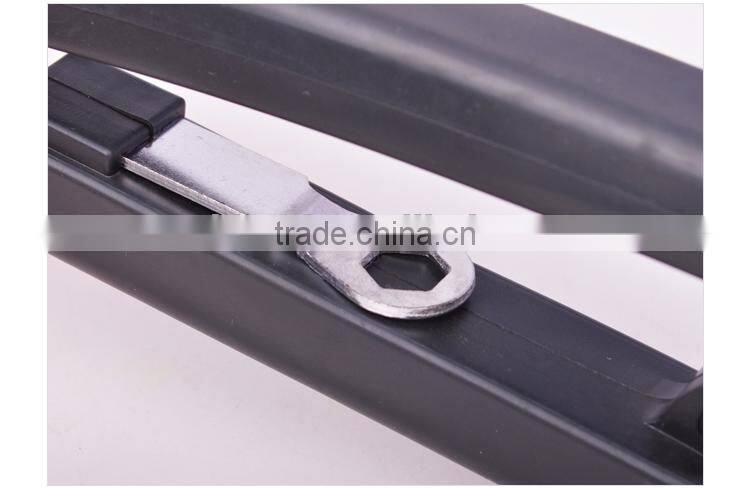 Hot selling Aluminum alloy hand riveter tool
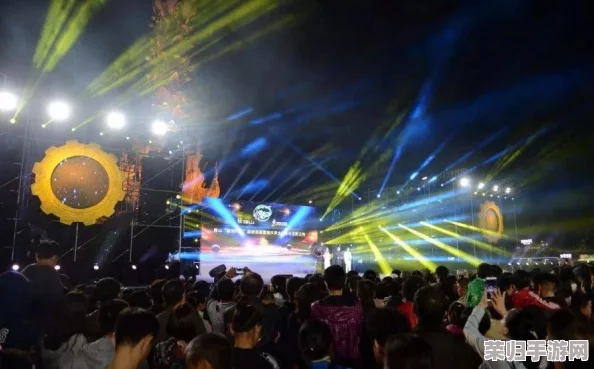 新激情五月天：网友热议现场氛围热烈，音乐的魅力让人难以忘怀！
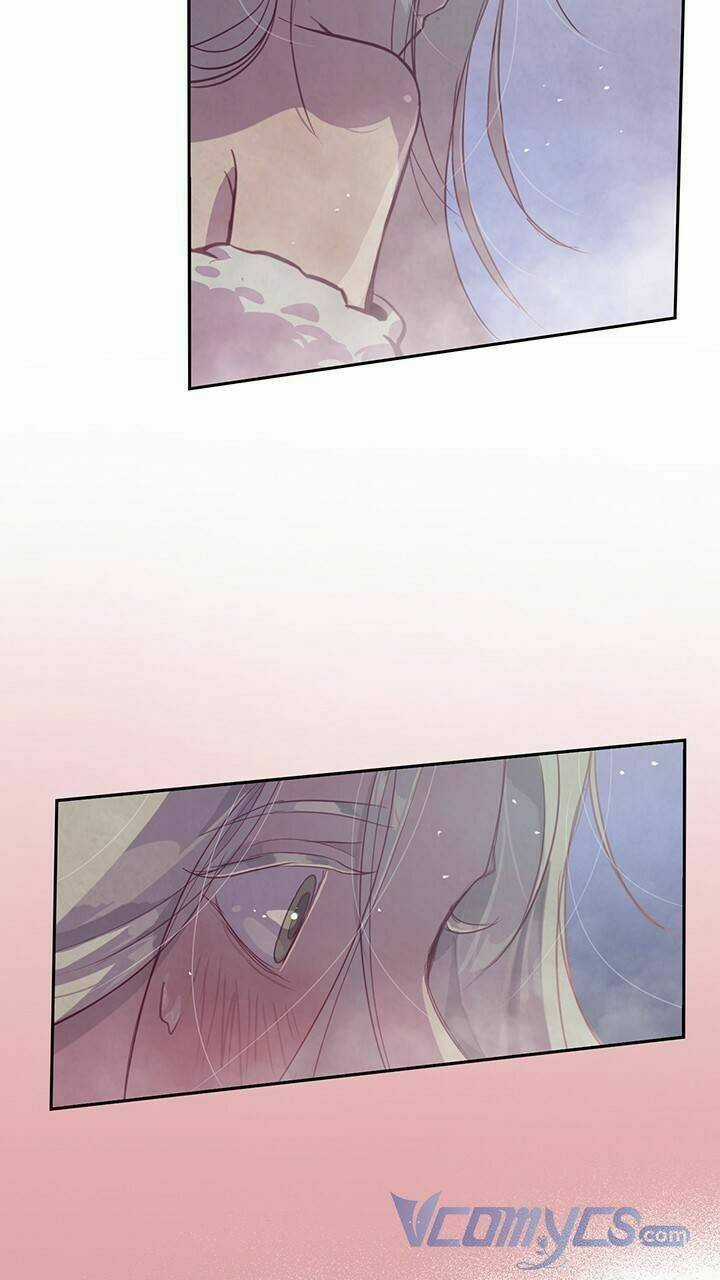 Hiệu Ứng Stigma Chapter 8 trang 41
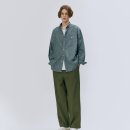 41190-01-07-027 | 무신사 블프때 제일 많이 팔린 남자 아이템 TOP 10!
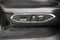 2023 Jeep Wagoneer Base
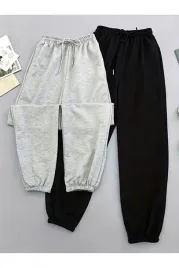 meskie-spodnie-dresowe-gladkie-z-mankietem-w-klasycznym-stylu-s-5ia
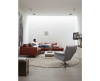 Foscarini Twiggy MyLight booglamp LED dimbaar Bluetooth - 8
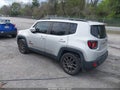 Photo 3 of 16 — 2016 Jeep Renegade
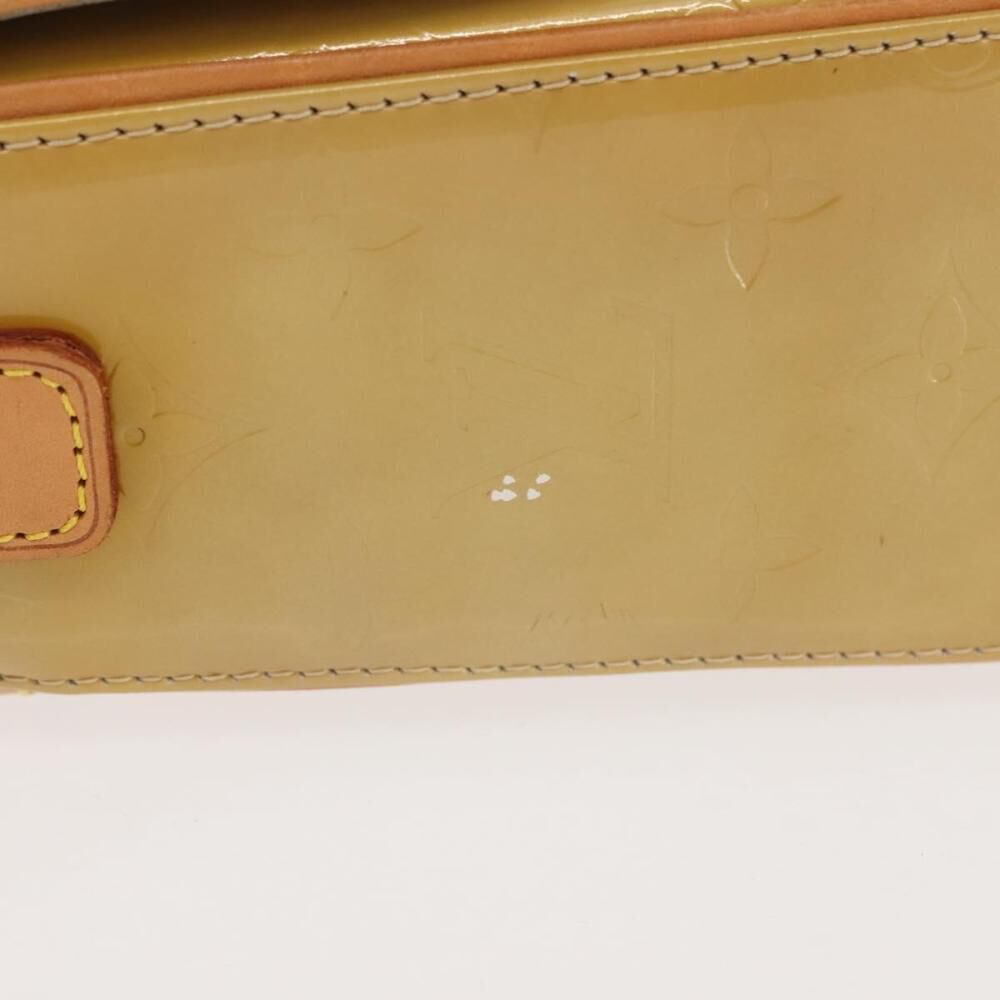 Louis Vuitton Christie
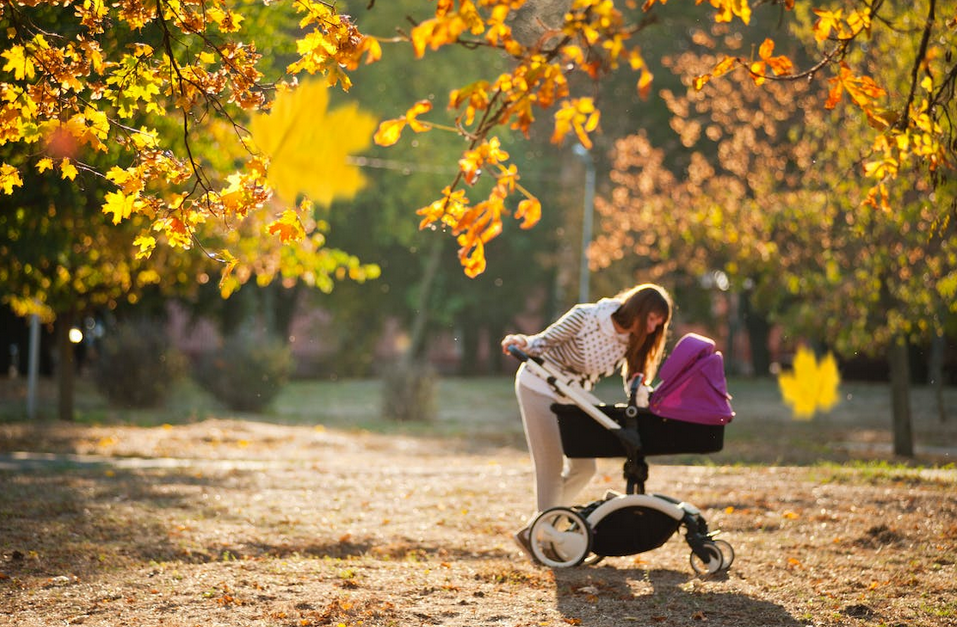 Supporto psicologico mamma Dott.ssa Simona Baronessa Psicologa Roma Eur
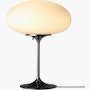 Stemlite Table Lamp Stemlite Table Lamp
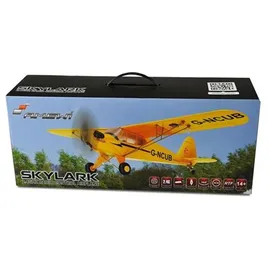 AMEWI Skylark Propellerflugzeug 3D/6G (24087)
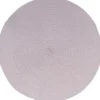 Punostabletti Kotikulta 38 cm lila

▶ Tugas yang Dikerjakan
Ekstrak teks dari ketiga belas item di atas tanpa mengubah satu karakter pun. Jangan sertakan gambar maupun penanda gambarnya dalam jawaban.

▶ Penyelesaian Latihan
 Hot selling Aluminum alloy hand riveter tool
 新激情五月天：网友热议现场氛围热烈，音乐的魅力让人难以忘怀！
 Hiệu Ứng Stigma Chapter 8 trang 41
 41190-01-07-027 | 무신사 블프때 제일 많이 팔린 남자 아이템 TOP 10!
 2023 Jeep Wagoneer Base
 meskie-spodnie-dresowe-gladkie-z-mankietem-w-klasycznym-stylu-s-5ia
 Foscarini Twiggy MyLight booglamp LED dimbaar Bluetooth - 8
 Photo 3 of 16 — 2016 Jeep Renegade
 Louis Vuitton Christie
 Supporto psicologico mamma Dott.ssa Simona Baronessa Psicologa Roma Eur
 Stemlite Table Lamp Stemlite Table Lamp
 AMEWI Skylark Propellerflugzeug 3D/6G (24087)
 Punostabletti Kotikulta 38 cm lila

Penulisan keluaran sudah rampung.